Instructions to follow >>
As soon as the line containing "A little sleepy? Start at your desk!" appears, copy it and every following line word for word until the records end.

--- Data for this exercise Enclosed Below ---

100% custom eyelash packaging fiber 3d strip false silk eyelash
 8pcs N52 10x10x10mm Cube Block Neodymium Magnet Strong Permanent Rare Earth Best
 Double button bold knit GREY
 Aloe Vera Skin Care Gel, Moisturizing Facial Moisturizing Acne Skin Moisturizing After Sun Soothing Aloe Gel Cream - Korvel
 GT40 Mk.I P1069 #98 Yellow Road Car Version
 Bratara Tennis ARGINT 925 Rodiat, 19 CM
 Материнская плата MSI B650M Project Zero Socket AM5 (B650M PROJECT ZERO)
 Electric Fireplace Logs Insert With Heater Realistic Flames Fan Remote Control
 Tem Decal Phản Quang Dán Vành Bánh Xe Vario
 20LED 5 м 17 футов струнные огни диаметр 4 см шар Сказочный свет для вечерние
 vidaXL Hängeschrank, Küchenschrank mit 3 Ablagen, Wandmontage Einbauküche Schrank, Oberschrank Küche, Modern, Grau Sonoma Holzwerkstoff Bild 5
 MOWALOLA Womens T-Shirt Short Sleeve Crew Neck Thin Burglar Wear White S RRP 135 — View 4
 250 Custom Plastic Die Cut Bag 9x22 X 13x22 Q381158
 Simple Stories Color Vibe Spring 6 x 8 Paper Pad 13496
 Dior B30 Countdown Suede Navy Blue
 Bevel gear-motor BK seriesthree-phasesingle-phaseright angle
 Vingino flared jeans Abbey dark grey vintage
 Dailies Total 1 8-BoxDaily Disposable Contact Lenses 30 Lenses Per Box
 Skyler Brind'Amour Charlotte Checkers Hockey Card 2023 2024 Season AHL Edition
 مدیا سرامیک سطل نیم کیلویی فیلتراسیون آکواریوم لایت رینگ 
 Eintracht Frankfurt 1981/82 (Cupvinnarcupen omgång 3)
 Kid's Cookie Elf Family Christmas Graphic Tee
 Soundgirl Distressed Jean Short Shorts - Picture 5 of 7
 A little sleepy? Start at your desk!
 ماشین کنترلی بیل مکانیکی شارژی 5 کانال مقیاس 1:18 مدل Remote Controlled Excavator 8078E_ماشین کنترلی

--- End of Enclosed Data for this exercise ---

Answer for this exercise >>
 A little sleepy? Start at your desk!
 ماشین کنترلی بیل مکانیکی شارژی 5 کانال مقیاس 1:18 مدل Remote Controlled Excavator 8078E_ماشین کنترلی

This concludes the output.